— DATA EXTRACT —
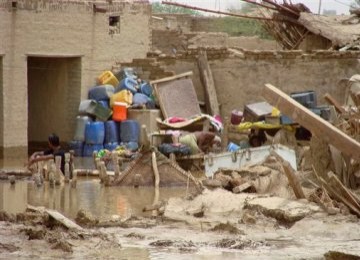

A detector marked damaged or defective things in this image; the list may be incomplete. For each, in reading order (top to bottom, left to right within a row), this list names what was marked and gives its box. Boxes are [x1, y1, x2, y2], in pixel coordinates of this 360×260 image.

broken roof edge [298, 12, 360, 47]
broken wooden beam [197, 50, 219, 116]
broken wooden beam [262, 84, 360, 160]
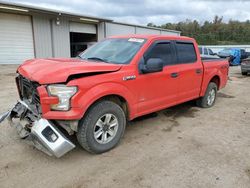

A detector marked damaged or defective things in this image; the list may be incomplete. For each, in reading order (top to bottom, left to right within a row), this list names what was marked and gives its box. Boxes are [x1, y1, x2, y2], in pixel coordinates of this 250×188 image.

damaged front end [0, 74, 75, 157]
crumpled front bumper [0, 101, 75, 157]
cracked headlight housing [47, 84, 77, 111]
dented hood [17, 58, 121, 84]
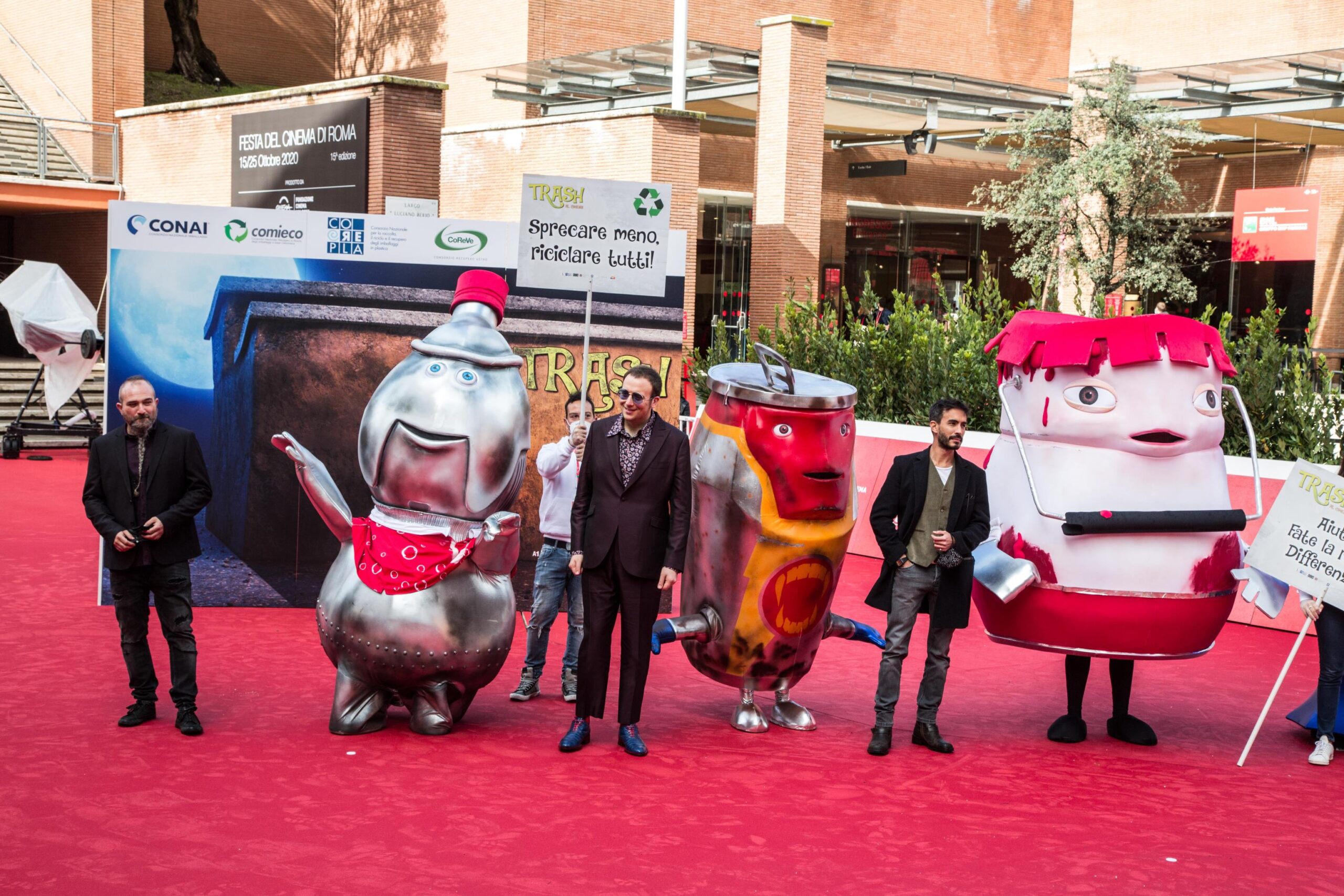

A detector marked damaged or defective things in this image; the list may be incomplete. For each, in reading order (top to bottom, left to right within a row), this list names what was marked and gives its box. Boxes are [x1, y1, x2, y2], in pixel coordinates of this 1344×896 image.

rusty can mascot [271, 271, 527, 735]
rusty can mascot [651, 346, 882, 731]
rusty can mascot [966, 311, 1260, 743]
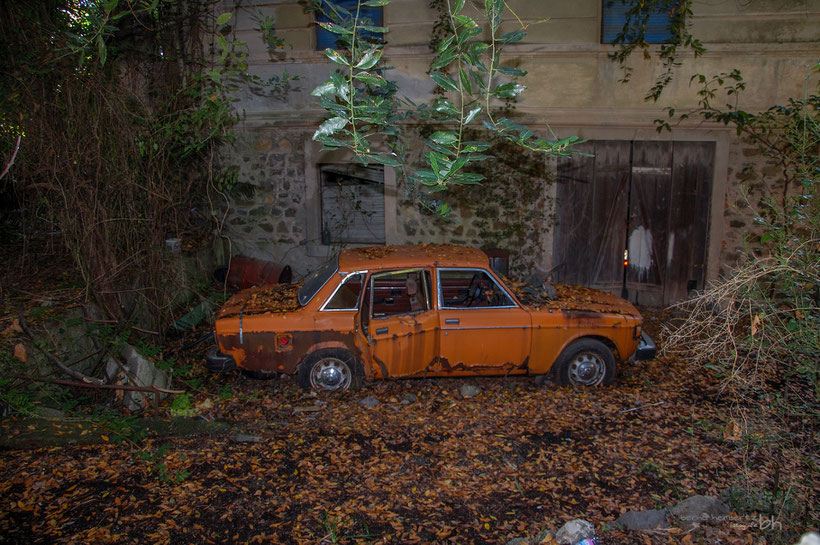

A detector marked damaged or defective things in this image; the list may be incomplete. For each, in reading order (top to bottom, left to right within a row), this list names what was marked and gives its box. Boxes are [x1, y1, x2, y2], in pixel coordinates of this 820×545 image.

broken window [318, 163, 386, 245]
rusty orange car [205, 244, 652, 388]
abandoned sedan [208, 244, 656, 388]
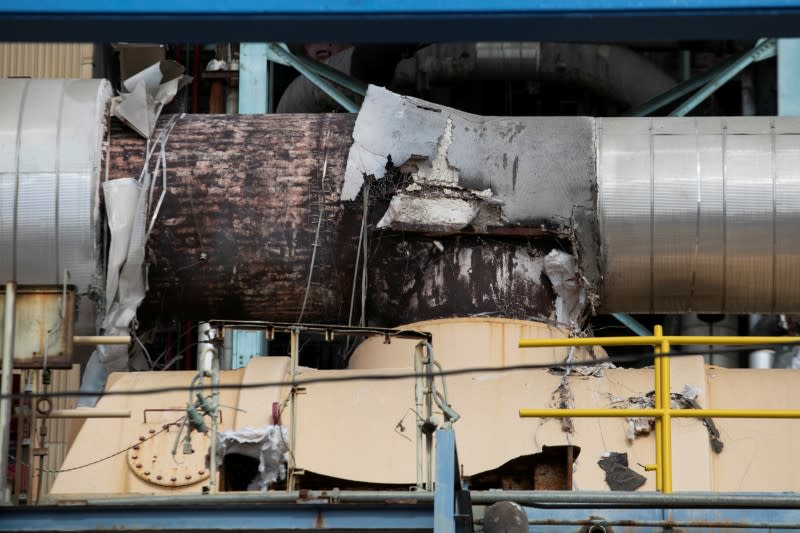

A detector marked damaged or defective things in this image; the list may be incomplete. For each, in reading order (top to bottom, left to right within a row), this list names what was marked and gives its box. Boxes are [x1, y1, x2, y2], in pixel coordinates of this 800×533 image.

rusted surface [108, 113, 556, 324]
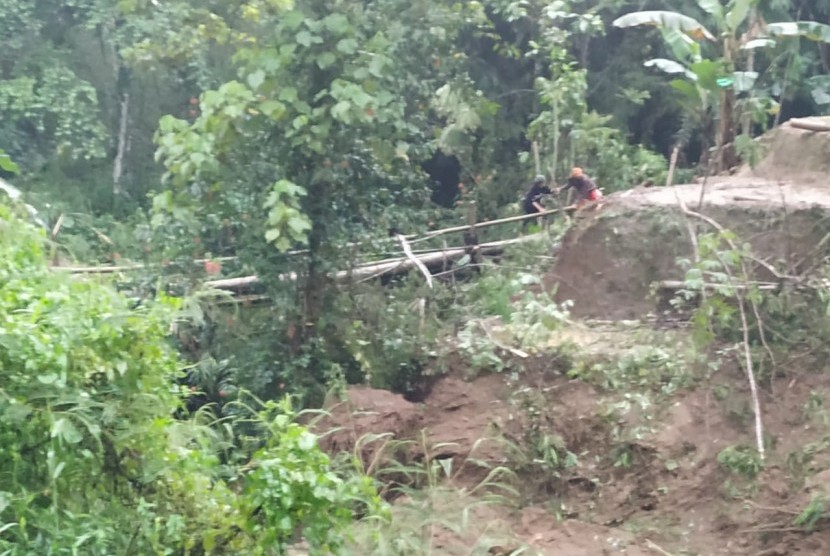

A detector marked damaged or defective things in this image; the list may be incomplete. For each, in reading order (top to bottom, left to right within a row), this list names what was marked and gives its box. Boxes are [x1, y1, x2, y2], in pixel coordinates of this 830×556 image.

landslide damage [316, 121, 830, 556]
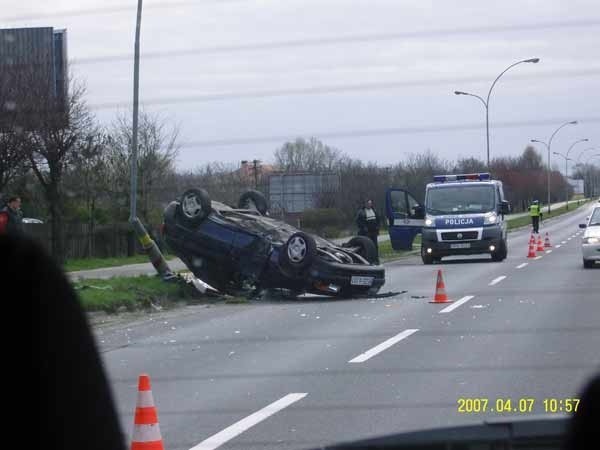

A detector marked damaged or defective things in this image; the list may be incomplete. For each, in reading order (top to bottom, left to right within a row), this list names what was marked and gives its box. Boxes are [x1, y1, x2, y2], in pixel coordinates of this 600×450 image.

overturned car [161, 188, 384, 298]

— WHAT TO PRODUCE —
Set the whole listing down again unchanged, apart from the pictures, which are omitted.

— WRITTEN ANSWER —
A detector marked damaged or defective things in this image; the list may be incomplete. For each, in reading order (top to bottom, left to right within a row), this list names what was marked and gives its box. Boxes are [x1, y1, x2, y2], in pixel coordinates of this 360×260 image.

broken roof edge [298, 12, 360, 47]
broken wooden beam [197, 50, 219, 116]
broken wooden beam [262, 84, 360, 160]

A detector marked damaged or defective things in this image; the list may be incomplete. For each, in reading order (top to bottom, left to right within a row), this list names what was marked and gives its box. Boxes are [x1, y1, x2, y2], in pixel coordinates of this 250×188 image.

damaged front end [0, 74, 75, 157]
crumpled front bumper [0, 101, 75, 157]
cracked headlight housing [47, 84, 77, 111]
dented hood [17, 58, 121, 84]

A detector marked damaged or defective things in this image; the list may be incomplete. For each, in reading order (top to bottom, left to right within a row), this list names what was marked and gives its box. Boxes are [x1, y1, x2, y2], in pixel coordinates of this 1344×896 image.

rusty can mascot [271, 271, 527, 735]
rusty can mascot [651, 346, 882, 731]
rusty can mascot [966, 311, 1260, 743]

A detector marked damaged or defective things in this image; the list may be incomplete. For each, in reading order (top to bottom, left to right within a row), this list names what was marked and gives its box. Boxes are [x1, y1, x2, y2], in pixel coordinates of this 820×545 image.

broken window [318, 163, 386, 245]
rusty orange car [205, 244, 652, 388]
abandoned sedan [208, 244, 656, 388]

A detector marked damaged or defective things in this image; the list may be incomplete. For each, in reading order (top to bottom, left to right within a row), this list names what was marked and gives its box. Boxes are [x1, y1, x2, y2], in pixel coordinates of this 800×533 image.

rusted surface [108, 113, 556, 324]

A detector marked damaged or defective things in this image; the list may be incomplete. For each, in reading order (top to bottom, left to right within a row), this list names what was marked and gives its box. Boxes are [x1, y1, x2, y2], in pixel coordinates of this 830×556 image.

landslide damage [316, 121, 830, 556]

A detector marked damaged or defective things in this image; the list may be incomplete. For each, in reading order (top to bottom, left to right within a row), this list names what was marked and gives its box. Boxes are [x1, y1, x2, y2], in pixel coordinates of this 600×450 image.

overturned car [161, 188, 384, 298]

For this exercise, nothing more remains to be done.